Les impacts des changements climatiques se font de plus en plus sentir. Et cette réalité ne se passe pas uniquement à l’autre bout du monde. Des signes sont de plus en plus évidents au Québec.

Malgré ce triste état de fait, la science peut aider les assureurs et leurs clients dans leur prise de décision à l’égard des besoins d’adaptation aux changements climatiques, dit Alain Bourque, directeur général du Consortium Ouranos. Lors de la Journée d’assurance de dommages 2017, il a rappelé que ses collègues sont particulièrement soucieux de trouver des moyens d’adaptation pour mitiger les impacts des changements climatiques sur les communautés les plus vulnérables.

Le réchauffement s’accentue depuis 45 ans, poursuit-il.

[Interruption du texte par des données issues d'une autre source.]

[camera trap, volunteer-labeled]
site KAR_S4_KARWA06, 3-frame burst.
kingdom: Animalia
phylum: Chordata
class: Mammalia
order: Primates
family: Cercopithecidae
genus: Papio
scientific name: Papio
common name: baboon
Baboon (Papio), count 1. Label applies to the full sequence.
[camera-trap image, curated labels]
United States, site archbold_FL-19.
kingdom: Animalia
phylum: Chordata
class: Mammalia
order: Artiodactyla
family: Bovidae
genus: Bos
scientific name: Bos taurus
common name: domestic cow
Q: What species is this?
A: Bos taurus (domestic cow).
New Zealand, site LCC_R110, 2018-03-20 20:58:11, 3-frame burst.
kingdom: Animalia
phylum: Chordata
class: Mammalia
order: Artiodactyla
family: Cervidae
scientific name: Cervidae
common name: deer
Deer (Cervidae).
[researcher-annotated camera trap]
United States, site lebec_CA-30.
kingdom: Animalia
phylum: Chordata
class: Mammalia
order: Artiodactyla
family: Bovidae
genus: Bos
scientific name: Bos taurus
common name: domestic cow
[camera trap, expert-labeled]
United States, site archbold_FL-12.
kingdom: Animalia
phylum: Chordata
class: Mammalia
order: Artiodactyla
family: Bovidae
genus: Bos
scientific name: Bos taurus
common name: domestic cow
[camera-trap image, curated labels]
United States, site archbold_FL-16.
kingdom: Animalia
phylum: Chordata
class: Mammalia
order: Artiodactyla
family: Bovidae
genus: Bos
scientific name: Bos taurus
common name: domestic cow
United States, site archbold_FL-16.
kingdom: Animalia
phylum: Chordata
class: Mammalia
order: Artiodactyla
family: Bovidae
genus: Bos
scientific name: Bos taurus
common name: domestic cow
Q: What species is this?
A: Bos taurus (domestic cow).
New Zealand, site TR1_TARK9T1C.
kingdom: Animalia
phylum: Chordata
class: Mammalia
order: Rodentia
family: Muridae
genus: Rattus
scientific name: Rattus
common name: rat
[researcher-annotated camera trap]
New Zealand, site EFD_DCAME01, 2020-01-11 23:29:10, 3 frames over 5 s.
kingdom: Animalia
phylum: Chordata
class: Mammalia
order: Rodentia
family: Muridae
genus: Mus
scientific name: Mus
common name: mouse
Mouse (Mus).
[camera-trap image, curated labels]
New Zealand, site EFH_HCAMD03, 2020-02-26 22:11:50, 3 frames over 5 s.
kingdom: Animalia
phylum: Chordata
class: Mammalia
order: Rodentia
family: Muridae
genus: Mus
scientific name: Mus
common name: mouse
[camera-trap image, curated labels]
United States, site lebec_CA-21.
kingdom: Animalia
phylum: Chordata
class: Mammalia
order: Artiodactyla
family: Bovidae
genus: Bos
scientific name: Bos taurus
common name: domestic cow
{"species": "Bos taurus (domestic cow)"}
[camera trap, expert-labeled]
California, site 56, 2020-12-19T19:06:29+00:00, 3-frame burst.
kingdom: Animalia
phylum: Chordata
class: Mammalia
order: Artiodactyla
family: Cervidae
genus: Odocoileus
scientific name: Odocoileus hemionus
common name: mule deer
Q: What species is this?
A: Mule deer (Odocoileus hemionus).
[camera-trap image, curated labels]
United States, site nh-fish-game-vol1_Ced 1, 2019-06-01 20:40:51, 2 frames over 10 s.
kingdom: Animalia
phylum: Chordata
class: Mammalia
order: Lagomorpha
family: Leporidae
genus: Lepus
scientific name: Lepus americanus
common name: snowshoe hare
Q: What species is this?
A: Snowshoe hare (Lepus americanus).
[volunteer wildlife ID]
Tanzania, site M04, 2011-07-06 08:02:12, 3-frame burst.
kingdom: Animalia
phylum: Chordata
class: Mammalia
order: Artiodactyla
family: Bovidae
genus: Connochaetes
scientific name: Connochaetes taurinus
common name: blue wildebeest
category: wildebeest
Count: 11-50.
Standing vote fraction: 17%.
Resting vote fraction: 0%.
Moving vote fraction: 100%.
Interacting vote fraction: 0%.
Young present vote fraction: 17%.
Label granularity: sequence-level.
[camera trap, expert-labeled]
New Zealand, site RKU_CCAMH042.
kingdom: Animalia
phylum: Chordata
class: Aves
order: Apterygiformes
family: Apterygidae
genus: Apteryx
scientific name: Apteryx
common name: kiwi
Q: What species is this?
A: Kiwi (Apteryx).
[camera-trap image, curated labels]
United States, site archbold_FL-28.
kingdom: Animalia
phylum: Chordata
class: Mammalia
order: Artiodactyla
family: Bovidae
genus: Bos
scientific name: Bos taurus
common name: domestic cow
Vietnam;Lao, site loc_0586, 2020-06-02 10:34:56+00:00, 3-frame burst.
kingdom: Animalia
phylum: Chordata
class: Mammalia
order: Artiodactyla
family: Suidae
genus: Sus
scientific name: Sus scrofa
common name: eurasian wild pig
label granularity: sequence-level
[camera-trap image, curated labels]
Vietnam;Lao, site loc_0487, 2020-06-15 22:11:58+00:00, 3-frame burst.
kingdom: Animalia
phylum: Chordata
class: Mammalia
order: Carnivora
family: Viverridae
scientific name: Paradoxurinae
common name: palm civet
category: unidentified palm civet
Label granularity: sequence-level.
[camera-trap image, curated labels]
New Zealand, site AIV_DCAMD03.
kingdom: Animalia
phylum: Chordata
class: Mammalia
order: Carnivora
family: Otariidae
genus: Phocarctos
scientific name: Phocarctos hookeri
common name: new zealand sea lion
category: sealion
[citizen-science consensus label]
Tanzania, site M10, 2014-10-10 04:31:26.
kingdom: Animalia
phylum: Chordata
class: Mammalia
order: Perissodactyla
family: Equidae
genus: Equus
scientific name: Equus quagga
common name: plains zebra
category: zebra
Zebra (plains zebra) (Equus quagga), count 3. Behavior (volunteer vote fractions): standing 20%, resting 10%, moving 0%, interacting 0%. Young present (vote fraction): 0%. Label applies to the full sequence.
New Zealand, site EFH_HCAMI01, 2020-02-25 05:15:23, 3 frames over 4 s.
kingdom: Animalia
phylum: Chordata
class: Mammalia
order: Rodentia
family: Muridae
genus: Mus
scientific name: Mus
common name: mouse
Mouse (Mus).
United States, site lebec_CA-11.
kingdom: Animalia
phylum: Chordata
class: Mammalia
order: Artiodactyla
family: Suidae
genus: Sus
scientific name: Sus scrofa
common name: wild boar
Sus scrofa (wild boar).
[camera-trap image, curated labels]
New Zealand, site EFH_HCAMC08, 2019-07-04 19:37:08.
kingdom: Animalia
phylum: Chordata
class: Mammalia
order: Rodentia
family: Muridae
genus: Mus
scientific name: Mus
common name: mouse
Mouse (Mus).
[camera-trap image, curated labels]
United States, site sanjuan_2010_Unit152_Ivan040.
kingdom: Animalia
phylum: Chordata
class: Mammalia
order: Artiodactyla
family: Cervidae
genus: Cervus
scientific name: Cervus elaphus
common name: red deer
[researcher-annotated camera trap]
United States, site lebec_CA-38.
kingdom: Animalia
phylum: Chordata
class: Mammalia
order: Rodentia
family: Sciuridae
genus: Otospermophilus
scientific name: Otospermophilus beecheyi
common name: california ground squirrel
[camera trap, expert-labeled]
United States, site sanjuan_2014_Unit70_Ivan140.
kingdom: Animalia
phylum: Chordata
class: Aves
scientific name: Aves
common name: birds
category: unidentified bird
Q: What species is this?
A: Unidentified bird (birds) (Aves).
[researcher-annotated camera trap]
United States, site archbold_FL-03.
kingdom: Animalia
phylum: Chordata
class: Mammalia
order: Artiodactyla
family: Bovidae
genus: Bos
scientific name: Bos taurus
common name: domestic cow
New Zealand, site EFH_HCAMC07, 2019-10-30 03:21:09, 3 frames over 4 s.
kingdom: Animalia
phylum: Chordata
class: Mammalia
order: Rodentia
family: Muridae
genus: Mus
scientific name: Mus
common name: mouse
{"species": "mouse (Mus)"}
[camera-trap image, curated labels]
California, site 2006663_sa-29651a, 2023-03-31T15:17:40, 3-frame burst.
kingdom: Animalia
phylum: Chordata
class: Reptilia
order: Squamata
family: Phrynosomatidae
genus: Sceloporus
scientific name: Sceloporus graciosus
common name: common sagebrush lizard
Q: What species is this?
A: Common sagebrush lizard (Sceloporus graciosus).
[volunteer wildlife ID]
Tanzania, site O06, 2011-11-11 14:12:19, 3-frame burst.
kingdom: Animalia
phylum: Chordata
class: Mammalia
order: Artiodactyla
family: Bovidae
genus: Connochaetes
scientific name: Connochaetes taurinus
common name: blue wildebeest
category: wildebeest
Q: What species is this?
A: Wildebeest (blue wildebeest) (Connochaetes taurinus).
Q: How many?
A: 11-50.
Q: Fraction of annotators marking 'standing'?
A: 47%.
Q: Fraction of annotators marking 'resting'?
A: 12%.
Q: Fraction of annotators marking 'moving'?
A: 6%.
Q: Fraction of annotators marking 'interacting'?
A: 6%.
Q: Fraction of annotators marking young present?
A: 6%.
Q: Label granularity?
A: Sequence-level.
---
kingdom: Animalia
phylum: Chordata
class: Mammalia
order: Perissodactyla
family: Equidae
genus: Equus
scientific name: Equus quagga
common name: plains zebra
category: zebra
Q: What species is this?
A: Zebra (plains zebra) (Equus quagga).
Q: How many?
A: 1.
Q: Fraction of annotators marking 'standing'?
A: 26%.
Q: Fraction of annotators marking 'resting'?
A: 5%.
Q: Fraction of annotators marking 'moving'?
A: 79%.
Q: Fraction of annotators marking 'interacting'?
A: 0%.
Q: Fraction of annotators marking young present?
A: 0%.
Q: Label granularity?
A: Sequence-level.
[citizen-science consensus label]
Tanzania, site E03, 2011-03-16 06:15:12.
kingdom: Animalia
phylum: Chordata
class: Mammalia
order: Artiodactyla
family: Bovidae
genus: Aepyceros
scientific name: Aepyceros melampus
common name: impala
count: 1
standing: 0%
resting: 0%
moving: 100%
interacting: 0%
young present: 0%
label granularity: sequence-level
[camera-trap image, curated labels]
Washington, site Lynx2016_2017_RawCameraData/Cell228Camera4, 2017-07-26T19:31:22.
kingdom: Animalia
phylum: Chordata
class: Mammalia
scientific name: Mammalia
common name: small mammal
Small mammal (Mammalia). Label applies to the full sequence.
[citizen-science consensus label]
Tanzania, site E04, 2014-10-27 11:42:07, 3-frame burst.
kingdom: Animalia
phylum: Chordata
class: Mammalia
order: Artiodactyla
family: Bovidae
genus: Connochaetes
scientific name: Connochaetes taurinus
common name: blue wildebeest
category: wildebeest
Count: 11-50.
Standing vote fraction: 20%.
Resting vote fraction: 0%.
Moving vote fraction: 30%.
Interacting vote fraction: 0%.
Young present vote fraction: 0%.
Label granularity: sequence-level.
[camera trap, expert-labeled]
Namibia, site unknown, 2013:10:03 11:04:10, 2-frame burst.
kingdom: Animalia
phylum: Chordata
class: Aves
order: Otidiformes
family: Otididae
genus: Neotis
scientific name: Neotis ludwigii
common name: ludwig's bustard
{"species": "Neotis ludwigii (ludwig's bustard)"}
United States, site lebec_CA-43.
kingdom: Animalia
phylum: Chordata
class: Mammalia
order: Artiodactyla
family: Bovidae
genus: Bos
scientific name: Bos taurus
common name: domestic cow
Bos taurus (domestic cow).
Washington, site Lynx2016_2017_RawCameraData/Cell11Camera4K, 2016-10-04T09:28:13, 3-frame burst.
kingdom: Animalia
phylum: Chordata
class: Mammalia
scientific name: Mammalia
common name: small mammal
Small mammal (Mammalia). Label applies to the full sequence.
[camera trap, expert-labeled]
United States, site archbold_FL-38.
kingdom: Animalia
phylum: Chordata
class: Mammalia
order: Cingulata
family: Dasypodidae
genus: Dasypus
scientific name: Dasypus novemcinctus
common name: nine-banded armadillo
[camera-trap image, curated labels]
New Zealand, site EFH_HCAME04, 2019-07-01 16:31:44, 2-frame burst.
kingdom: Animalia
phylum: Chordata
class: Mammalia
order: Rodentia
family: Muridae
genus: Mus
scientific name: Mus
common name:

Les données compilées par le Groupe international sur l’environnement et le climat (GIEC) montrent qu’en 2013, la température moyenne sur Terre avait grimpé de 0,85 °C depuis 1880. À chaque décennie depuis les années 1970, les écarts climatiques sont en hausse constante.



Dans les années 1970, on voyait autant de régions de la planète où la température moyenne était plus froide que d’endroits où elle était plus chaude. « Nous en sommes à une 39e année consécutive où les températures sont au-dessus de la normale. Le terme “normale” ne veut plus rien dire après une si longue période. Parlons plutôt de la moyenne des 150 dernières années », dit-il. La tendance à l’accélération du réchauffement et des écarts climatiques est de plus en plus marquée dans la décennie actuelle. Un degré d’écart sur un siècle peut sembler peu, mais à l’échelle du globe, cela représente une quantité d’énergie très appréciable, insiste-t-il.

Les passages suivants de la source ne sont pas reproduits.